** MATERIAL SUPPLIED follows **

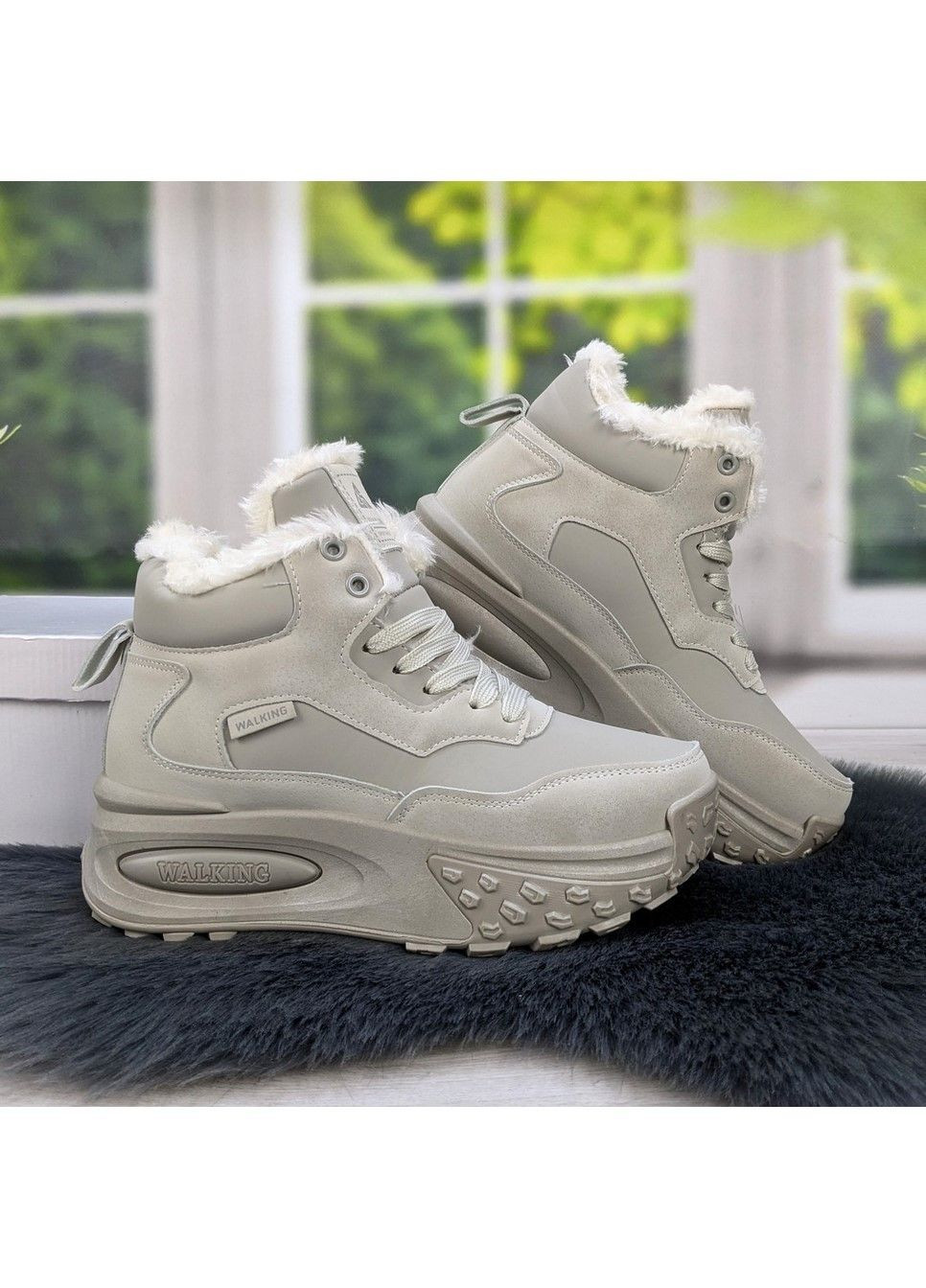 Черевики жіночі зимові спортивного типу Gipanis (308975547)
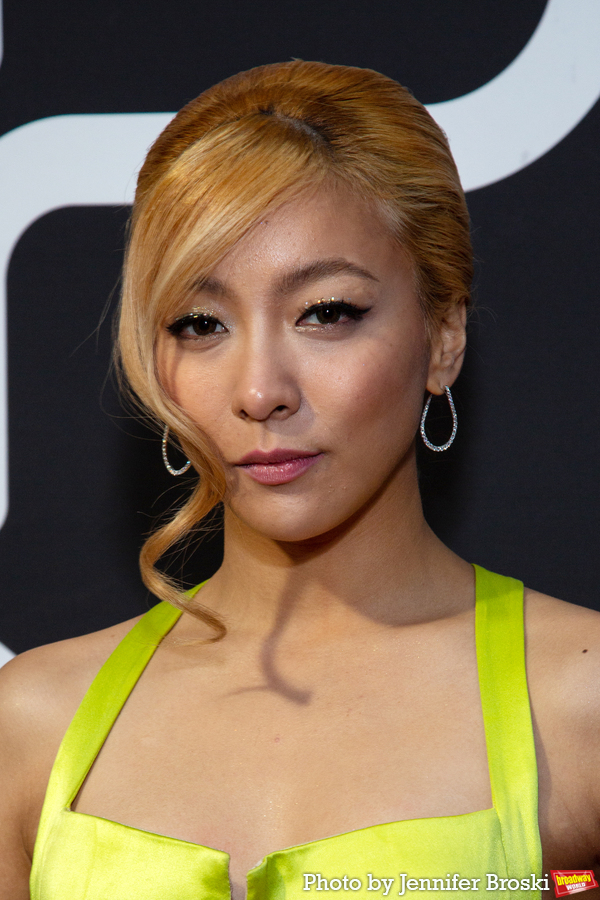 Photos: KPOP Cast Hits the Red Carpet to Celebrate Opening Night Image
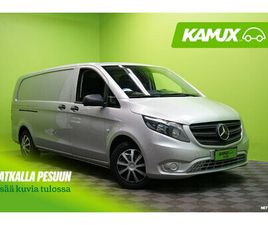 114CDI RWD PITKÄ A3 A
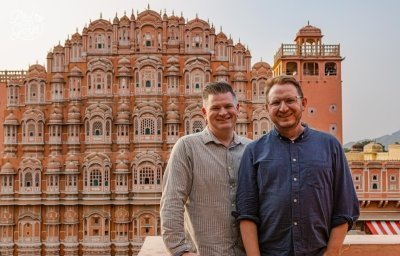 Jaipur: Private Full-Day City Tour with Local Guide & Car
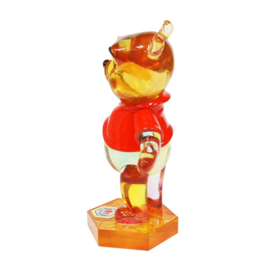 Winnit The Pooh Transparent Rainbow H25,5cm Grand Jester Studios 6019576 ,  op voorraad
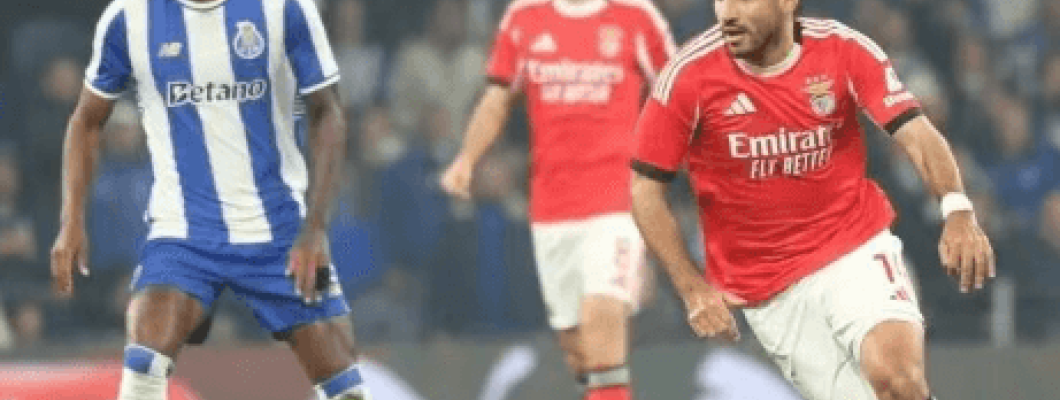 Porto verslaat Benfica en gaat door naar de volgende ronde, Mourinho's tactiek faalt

** End of MATERIAL SUPPLIED **
** MATERIAL SUPPLIED follows **

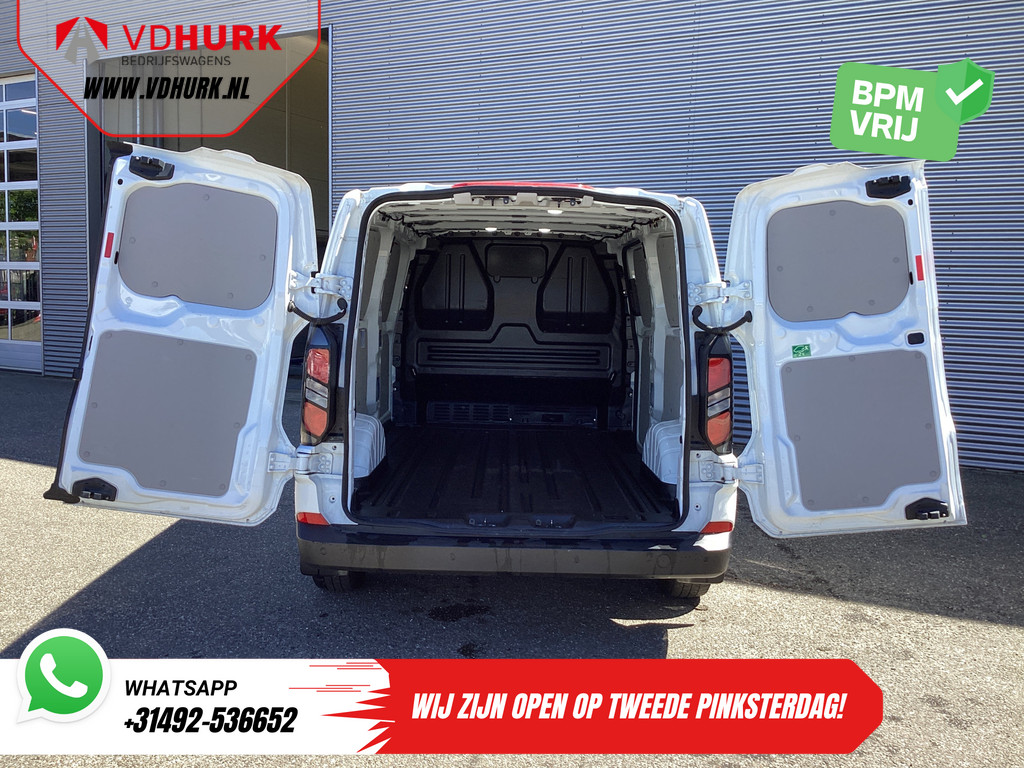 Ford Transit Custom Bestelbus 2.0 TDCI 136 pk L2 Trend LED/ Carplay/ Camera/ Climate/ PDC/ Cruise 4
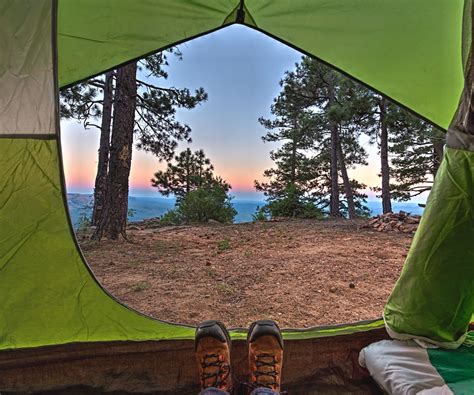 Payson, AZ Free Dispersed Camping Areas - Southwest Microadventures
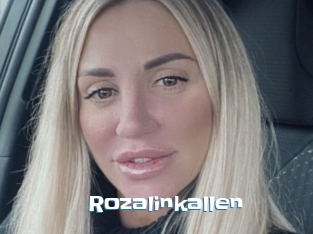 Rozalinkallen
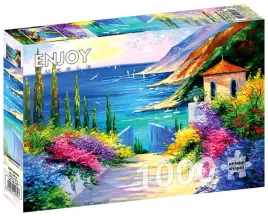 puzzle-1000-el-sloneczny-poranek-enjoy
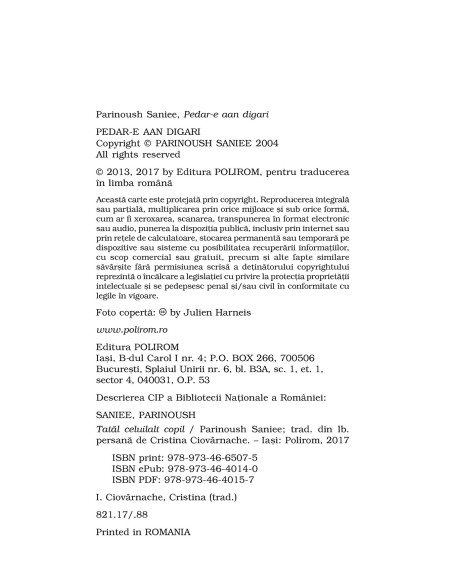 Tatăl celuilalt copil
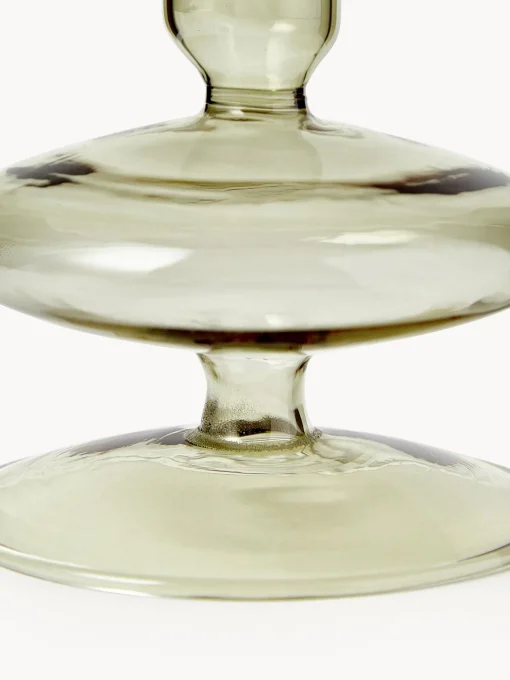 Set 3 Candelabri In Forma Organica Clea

** End of MATERIAL SUPPLIED **
** MATERIAL SUPPLIED follows **

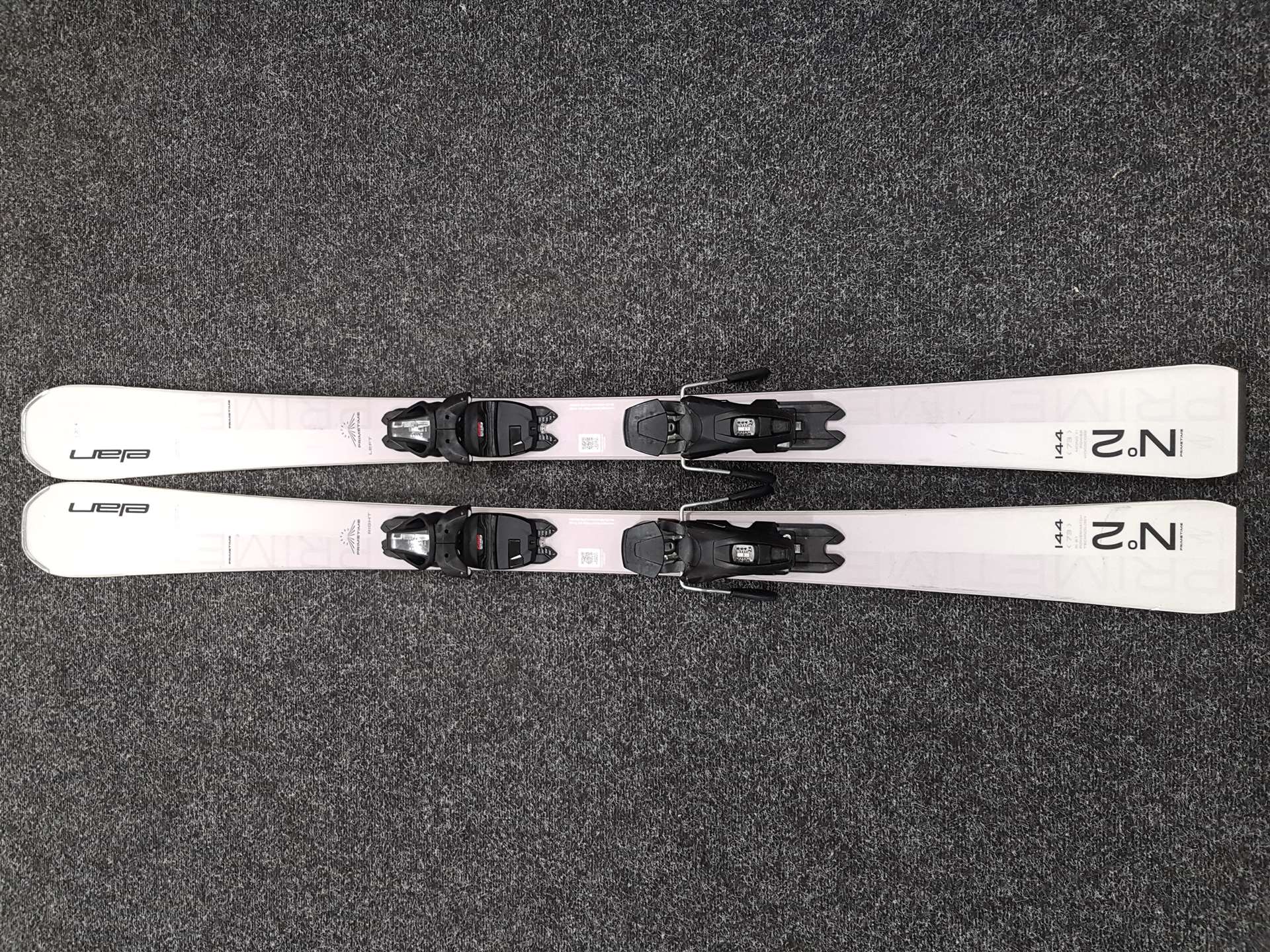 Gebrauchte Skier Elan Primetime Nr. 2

** End of MATERIAL SUPPLIED **

--- TASK DIRECTIONS ---
Exactly the lines starting at the one above with "Tatăl celuilalt copil" and ending at the one with "Set 3 Candelabri In Forma Organica Clea" should be printed, and nothing else. Omit the pictures.

--- RESULT OF THIS TASK ---
 Tatăl celuilalt copil
 Set 3 Candelabri In Forma Organica Clea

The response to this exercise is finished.